Text section:
-.-.-
Let me propose some possible criteria for measuring standards quality. Please comment on these or suggest your own, though see my rules about comments at the close. Note that in any given criterion it may be reasonable to consider a numeric value between 0.0 and 1.0 for ranking how a particular standard does. That is, do not assume answers can only be “yes” or “no.” (You don’t get to abstain …)
- Openness criteria:
- Was the standard developed by an independent community of experts in a way that did not advantage any one software provider’s products or projects?
- Will the standard be actively maintained by an independent community of experts in a way that will not advantage any one software provider’s products or projects?
- Is the standard document freely available to everyone?
- Is the standard itself freely implementable by everyone?
- Can a subset of the standard be used or can the standard be used as a component of another standard?
- Is the standard designed to maximize use of pre-existing high quality standards?
- Is the standard well factored to allow modular implementation and maximum re-use of common components? For example, we have only one way for representing an address or bold text. That is, does the standard have the right granularity?
- Are modern best practices for design used, or are legacy formats employed even though better, equivalent, and more advanced alternatives are available?
- Is the standard designed to maximize its use by reference or inclusion in other high quality standards?
- Does the standard have a well designed extension architecture?
- Does the standard adequately represent the semantics of the information encoded within it?
- Are the methods for describing metadata complete and themselves based on high quality standards?
- Can information represented via the standard be processed efficiently by modern tools?
- Does the standard encode product-specific attributes that others are expected to implement?
- Does the standard have gaps or ambiguities that will lead to divergent interpretations and incompatible implementations?
- Does the standard make reference to required or likely use of other standards or proprietary specifications that may not be generally available or considered to be high quality?
I’m sure there are others, please add your suggestions and I’ll do a future entry that pulls them all together.
One criterion which I did not mention explicitly is “Is the standard elegant?”. I mean this in the way mathematicians use the term about theorems and other results: well designed, minimal, clever, and absolutely obvious once you see it. That is, just right.
Here are the rules about the comments:
- Keep them civil.
-.-.-
Prompt A: Copy out the listing verbatim, beginning at the line that contains "From this view, is" and stopping after the line that contains "4333 millimetres".
-.-.-
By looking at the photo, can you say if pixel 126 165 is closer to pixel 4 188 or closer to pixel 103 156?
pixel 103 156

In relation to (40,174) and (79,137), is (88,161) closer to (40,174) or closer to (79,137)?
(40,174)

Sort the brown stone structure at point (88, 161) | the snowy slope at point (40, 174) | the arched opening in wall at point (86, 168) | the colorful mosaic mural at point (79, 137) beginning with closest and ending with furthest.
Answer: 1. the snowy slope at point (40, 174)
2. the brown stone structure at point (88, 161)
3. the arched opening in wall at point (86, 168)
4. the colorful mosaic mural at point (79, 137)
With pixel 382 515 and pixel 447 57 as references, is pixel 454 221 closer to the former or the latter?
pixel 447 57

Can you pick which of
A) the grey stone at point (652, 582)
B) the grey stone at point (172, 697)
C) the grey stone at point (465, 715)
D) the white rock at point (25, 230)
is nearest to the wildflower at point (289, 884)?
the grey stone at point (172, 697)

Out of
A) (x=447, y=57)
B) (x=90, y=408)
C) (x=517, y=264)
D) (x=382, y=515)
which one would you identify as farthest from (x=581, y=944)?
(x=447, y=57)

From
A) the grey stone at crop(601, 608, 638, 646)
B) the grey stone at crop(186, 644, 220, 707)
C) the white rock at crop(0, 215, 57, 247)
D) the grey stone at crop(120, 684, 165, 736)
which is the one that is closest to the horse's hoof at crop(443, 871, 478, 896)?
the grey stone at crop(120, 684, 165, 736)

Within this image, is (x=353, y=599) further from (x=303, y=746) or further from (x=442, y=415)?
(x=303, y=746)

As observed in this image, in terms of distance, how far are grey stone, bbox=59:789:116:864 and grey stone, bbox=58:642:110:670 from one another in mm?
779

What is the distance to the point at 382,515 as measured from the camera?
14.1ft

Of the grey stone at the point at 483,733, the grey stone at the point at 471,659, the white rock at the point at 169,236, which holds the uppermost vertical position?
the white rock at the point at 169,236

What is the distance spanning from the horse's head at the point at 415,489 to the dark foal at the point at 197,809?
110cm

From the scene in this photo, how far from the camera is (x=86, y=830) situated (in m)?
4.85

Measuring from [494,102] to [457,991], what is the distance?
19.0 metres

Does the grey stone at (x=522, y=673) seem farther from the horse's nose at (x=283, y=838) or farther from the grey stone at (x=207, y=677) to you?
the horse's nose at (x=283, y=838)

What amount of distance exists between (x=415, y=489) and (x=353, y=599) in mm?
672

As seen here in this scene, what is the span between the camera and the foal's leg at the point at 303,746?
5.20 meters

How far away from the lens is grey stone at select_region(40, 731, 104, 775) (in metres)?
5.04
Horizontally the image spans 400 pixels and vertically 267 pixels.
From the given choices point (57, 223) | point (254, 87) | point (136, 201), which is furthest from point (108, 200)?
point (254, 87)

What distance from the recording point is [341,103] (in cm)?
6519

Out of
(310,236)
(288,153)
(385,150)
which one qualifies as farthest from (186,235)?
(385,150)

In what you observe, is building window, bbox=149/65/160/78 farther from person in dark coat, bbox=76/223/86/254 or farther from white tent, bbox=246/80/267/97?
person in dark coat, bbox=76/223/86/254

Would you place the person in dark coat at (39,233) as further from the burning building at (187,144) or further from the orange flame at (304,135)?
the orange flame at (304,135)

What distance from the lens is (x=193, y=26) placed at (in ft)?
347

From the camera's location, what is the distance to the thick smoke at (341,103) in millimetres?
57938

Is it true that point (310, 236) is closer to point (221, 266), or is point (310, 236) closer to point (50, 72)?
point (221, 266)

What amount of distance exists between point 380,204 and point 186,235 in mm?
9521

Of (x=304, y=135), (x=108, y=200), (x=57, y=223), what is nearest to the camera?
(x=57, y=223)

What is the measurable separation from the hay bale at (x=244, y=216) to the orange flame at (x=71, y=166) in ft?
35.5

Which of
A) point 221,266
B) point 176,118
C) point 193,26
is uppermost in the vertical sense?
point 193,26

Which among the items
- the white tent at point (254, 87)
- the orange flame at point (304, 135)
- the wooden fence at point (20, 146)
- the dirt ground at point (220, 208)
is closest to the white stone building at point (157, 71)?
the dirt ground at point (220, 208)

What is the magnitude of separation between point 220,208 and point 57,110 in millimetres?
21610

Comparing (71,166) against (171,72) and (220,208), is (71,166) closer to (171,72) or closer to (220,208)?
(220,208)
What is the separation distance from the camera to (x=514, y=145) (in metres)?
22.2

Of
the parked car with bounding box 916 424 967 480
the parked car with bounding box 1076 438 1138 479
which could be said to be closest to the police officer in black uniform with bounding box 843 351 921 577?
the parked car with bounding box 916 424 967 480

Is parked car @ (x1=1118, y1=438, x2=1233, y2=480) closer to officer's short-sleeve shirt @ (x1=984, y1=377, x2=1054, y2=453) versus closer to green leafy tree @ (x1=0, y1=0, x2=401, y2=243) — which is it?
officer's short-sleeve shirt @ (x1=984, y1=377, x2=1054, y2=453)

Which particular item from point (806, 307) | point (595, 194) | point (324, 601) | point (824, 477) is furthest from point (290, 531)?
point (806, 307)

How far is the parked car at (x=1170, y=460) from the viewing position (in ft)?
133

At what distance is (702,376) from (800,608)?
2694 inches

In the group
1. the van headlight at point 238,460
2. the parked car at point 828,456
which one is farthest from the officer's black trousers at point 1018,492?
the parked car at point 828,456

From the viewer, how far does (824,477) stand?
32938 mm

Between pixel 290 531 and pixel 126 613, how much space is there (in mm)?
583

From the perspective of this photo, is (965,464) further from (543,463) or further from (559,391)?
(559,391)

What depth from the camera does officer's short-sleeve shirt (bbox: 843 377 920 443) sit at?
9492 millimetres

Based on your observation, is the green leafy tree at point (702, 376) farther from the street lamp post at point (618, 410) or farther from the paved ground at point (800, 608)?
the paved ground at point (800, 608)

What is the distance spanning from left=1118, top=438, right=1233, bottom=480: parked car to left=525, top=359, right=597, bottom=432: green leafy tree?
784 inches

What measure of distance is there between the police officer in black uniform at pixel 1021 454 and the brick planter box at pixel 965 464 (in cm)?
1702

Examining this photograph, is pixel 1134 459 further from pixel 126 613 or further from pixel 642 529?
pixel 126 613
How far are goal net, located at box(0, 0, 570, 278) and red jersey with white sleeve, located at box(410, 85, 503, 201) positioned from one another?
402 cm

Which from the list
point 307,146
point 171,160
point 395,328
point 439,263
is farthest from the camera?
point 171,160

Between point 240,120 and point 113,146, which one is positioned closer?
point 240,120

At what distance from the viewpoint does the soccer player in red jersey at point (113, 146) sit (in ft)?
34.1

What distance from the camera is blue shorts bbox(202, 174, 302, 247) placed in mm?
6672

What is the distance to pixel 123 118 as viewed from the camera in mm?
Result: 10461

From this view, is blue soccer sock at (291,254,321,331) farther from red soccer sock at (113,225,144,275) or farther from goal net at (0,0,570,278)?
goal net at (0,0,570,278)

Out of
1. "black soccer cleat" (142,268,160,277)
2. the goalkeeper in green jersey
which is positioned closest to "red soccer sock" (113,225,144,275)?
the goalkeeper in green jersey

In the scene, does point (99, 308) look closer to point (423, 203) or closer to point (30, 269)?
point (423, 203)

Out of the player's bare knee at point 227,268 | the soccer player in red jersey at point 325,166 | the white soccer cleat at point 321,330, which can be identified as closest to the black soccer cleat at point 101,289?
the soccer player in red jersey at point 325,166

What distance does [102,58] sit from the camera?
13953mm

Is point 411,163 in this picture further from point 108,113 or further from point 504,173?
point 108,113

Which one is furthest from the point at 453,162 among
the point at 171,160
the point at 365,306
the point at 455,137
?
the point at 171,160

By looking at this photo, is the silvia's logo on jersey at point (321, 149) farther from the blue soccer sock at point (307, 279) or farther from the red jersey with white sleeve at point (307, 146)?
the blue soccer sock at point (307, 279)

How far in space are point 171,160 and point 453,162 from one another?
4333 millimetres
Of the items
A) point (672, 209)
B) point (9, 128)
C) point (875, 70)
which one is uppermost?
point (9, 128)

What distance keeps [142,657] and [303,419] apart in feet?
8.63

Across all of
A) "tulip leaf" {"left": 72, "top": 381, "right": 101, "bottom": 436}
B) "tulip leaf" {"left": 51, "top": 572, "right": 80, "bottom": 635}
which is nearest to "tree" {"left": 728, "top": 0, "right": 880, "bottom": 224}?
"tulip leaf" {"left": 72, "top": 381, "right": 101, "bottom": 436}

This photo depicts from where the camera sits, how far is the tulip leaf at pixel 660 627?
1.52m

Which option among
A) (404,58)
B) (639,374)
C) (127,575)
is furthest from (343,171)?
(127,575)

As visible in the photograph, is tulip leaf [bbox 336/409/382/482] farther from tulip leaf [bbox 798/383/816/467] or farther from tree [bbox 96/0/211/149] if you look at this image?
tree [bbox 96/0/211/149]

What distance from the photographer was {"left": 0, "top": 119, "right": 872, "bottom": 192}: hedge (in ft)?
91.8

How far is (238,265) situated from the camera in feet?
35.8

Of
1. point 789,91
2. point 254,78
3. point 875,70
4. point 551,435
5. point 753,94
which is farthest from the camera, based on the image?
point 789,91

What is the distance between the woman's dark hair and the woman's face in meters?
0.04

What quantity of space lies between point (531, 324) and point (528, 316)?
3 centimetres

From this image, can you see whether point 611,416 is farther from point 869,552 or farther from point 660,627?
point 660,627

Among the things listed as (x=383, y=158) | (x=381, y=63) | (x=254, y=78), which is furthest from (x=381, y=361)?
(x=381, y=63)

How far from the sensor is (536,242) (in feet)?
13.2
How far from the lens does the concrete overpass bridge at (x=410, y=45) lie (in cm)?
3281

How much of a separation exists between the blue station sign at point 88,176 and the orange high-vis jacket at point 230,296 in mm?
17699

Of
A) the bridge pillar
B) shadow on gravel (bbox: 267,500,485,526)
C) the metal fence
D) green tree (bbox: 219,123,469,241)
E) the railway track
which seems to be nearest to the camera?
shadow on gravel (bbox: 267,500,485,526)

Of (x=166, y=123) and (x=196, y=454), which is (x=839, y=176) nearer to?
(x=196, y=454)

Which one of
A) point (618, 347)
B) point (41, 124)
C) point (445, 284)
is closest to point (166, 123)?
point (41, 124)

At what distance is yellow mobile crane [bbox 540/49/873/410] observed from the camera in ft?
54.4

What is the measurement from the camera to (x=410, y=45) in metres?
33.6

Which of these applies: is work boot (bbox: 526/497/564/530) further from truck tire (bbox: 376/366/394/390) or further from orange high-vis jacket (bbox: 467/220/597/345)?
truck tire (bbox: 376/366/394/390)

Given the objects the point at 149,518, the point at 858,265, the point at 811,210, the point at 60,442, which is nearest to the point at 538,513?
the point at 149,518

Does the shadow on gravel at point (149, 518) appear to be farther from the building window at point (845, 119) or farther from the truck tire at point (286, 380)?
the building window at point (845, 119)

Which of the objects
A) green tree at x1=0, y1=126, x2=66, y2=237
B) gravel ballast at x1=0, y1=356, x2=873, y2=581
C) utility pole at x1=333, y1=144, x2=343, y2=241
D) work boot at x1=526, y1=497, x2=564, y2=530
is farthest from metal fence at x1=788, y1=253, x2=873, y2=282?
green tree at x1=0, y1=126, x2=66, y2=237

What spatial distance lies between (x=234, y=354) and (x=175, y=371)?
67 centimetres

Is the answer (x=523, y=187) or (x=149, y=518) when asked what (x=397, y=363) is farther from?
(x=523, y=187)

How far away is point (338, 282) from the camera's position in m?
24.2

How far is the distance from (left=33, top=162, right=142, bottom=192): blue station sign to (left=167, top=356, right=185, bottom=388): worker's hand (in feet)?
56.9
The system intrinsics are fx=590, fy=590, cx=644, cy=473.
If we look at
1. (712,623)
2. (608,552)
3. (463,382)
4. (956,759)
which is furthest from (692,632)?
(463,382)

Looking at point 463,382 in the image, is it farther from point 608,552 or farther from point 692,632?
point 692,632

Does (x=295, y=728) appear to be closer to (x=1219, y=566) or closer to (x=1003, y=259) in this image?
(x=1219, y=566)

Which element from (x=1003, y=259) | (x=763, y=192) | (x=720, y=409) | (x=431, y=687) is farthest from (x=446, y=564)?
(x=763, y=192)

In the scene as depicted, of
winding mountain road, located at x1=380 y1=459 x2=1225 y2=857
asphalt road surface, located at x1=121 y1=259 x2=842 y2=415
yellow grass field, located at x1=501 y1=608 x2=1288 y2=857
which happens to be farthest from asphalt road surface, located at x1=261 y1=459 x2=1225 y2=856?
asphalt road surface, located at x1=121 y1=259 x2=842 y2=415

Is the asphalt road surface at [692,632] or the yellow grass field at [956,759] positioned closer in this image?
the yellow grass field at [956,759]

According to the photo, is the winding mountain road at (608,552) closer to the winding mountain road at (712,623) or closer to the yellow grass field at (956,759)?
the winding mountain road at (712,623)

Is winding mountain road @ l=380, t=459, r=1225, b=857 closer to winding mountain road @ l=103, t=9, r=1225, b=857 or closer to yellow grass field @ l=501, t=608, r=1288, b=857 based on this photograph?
-.-.-
Prompt B: Write the next part of the text on criteria for judging the quality of standards, picking up right after its last sentence.

Exercise answer A:
From this view, is blue soccer sock at (291,254,321,331) farther from red soccer sock at (113,225,144,275) or farther from goal net at (0,0,570,278)?
goal net at (0,0,570,278)

Out of
1. "black soccer cleat" (142,268,160,277)
2. the goalkeeper in green jersey
which is positioned closest to "red soccer sock" (113,225,144,275)?
the goalkeeper in green jersey

In the scene, does point (99, 308) look closer to point (423, 203) or closer to point (30, 269)?
point (423, 203)

Out of the player's bare knee at point 227,268 | the soccer player in red jersey at point 325,166 | the white soccer cleat at point 321,330, which can be identified as closest to the black soccer cleat at point 101,289?
the soccer player in red jersey at point 325,166

What distance does [102,58] sit from the camera?
13953mm

Is point 411,163 in this picture further from point 108,113 or further from point 504,173?
point 108,113

Which one is furthest from the point at 453,162 among
the point at 171,160
the point at 365,306
the point at 455,137
?
the point at 171,160

By looking at this photo, is the silvia's logo on jersey at point (321, 149) farther from the blue soccer sock at point (307, 279) or farther from the red jersey with white sleeve at point (307, 146)?
the blue soccer sock at point (307, 279)

How far in space are point 171,160 and point 453,162 from one another?
4333 millimetres

Exercise answer B:
- Mention no standards by name. I do not want this to devolve into a “this is why that standard by those people is terrible” discussion.
- Talk about qualities and best practices that we should apply to standards today so that they will be useful into the future.
- Think about and discuss metrics and other aspects of quantitative analysis that can apply to the criteria.
I’m less interested in preserving the status quo of standards creation than setting up a framework for understanding the quality of what we have and improving the quality of what we have yet to build.


How about the following suggestions:
Has the standard been fully implemented by several independent parties?
Has the standard been proven to ensure interoperability or portability, whichever the case may be? (Note: This relates to the gaps and ambiguities question but goes beyond by relying on testing of actual implementations.)
Does the standard come with a test suite that developers can use to help them ensure compliance?
Building on Arnaud’s comments:
Does the standard have multiple independant implementations _from the spec_ for _every_ feature?
Does the standard have a test suite so that developers, standards bodies and end-users can test compliance and interoperability?
Do sub-setting, extensions and unusual/non-compliant inputs cause well-defined behaviour?
Is the standard a point solution to a specific problem, or is it a general solution for the problem space, which will handle future requirements?
Was the right standard development method used?
Was the standard developed rapidly using “rough consensus and running code” to be refined / expanded later after experience gained using the standard?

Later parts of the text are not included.